Membership growth internationally means that it is becoming nearly impossible to speak in general about "women in the LDS church," says Melissa Proctor, who teaches Mormon studies at Harvard.

"The most pressing issues for North American Mormon women may not even be on the radar screen outside of the U.S. and vice versa," Proctor says. "Historically controversial 'women's' issues such as male-only priesthood, prayer to Mother in Heaven, and mothers working outside the home remain central to some contemporary American Mormon women, but these issues are largely irrelevant to international converts for whom grinding poverty may be the most urgent woman's issue."

Debates about motherhood vs. career are largely absent even among churchgoing Mormons in more developed nations of Europe or Asia.

"If a woman even with young children chooses to work, no one would criticize," says BYU's Thompson, who has three children and seven grandchildren. "But the European governments make it easier for women with children to stay home. You get money from the government. American life is not at all conducive to doing both."
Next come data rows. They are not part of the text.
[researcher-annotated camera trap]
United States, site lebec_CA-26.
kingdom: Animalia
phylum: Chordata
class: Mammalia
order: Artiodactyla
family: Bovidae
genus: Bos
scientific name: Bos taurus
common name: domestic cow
In Belgium, most LDS converts are women, often single or single mothers, and nearly always have jobs (not necessarily in "careers," but out of economic necessity), Carinne Decoo said in an e-mail. A fair number are struggling immigrants for whom jobs mean survival.
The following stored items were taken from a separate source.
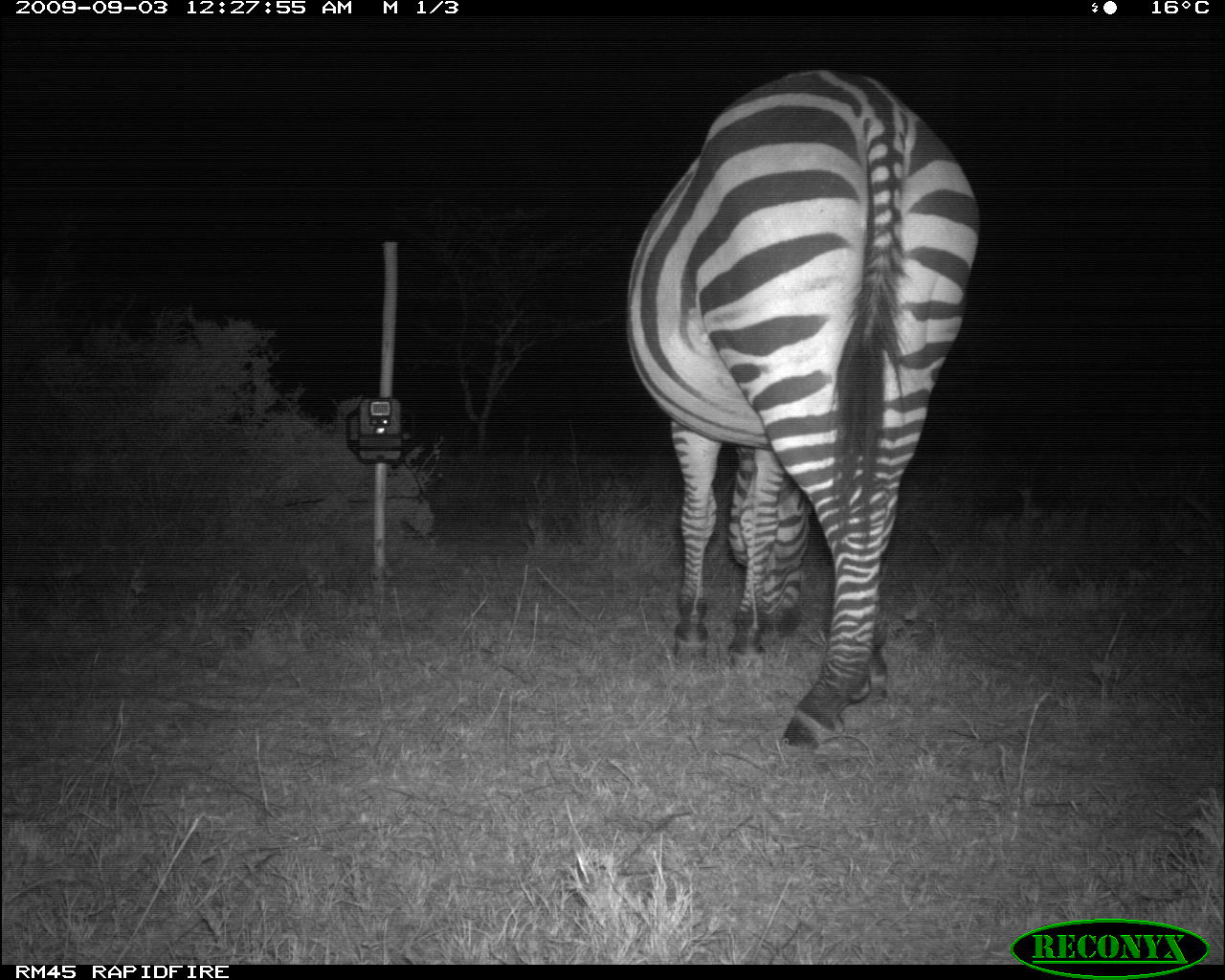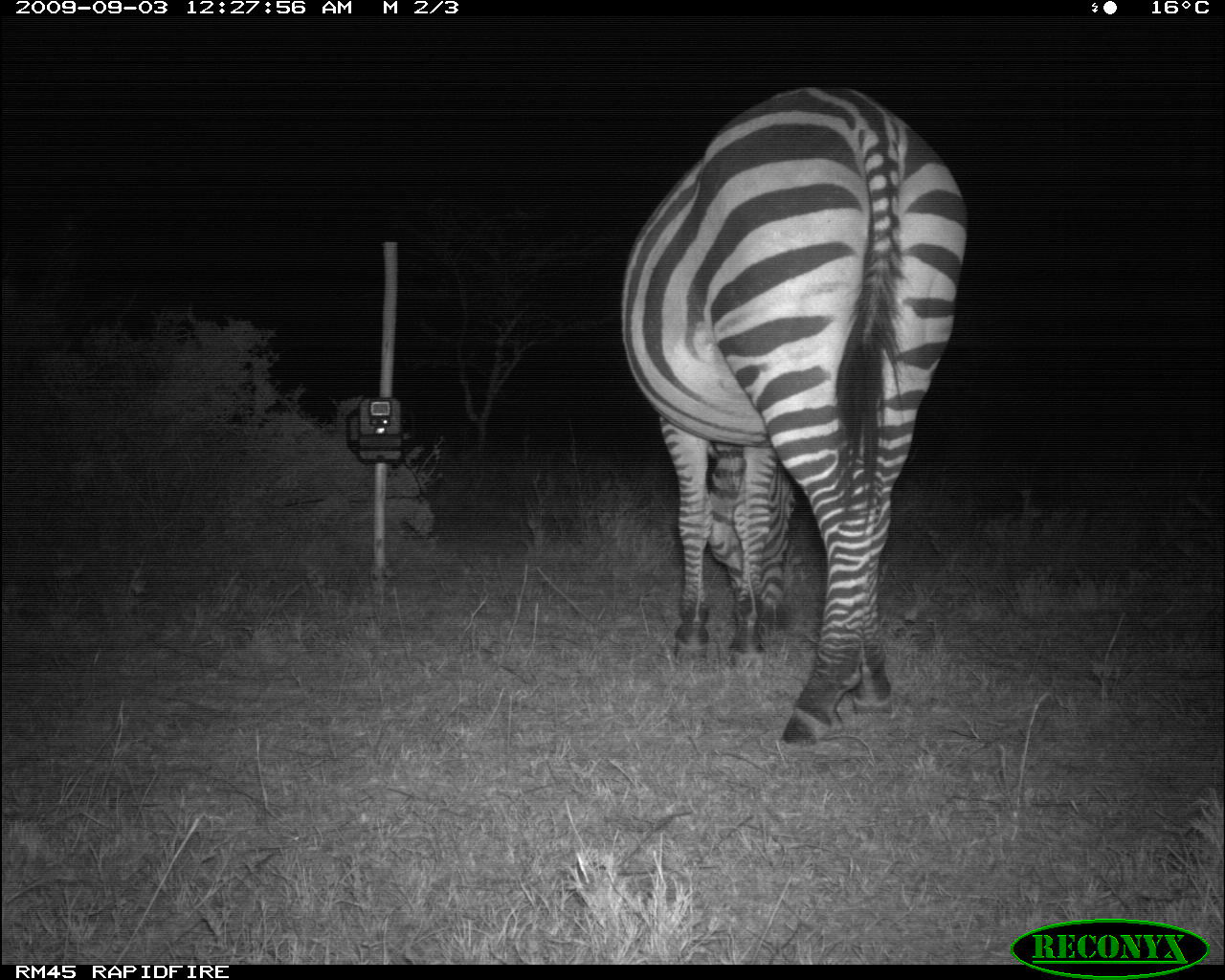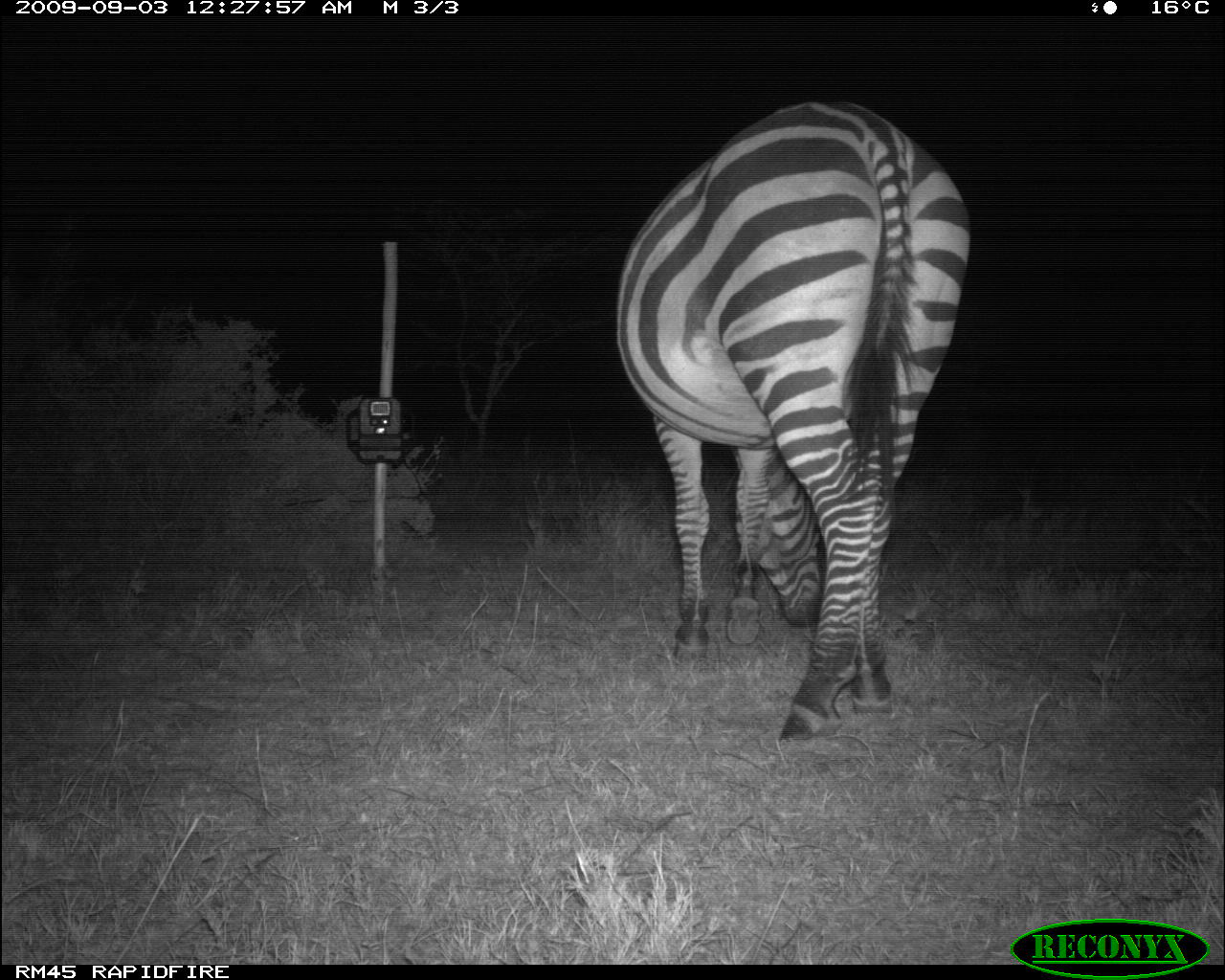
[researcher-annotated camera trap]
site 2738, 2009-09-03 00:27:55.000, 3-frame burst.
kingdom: Animalia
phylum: Chordata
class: Mammalia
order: Perissodactyla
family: Equidae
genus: Equus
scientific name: Equus quagga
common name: plains zebra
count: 1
Belgian schools prepare girls to be independent women, get degrees and join the workforce, same as for boys, Decoo, a church member in Antwerp, writes. Decades of emancipation struggle, social laws, education, anti-discrimination rules on the work floor, etc., have made the presence of women in the workforce, on all levels, and in leading positions, "natural."

Still, international Mormon audiences often value the church's emphasis on traditional families. Some new female converts would be pleased to have a husband who provides for their children, treats her with dignity and doesn't smoke or drink.

"Many people who wouldn't necessarily be interested in Christianity, or in a new brand of it, are very interested in something that promises to strengthen their families," says Kristine Haglund, who edited a special women's issue of Sunstone, an independent magazine of Mormon ideas. "The church has grown especially rapidly in places where women's roles are more circumscribed than in the contemporary U.S. and that tends to reinforce the idea of a two-parent, many-children, dad-earns, mom-nurtures kind of family as an eternal verity and a marker of accepting the gospel."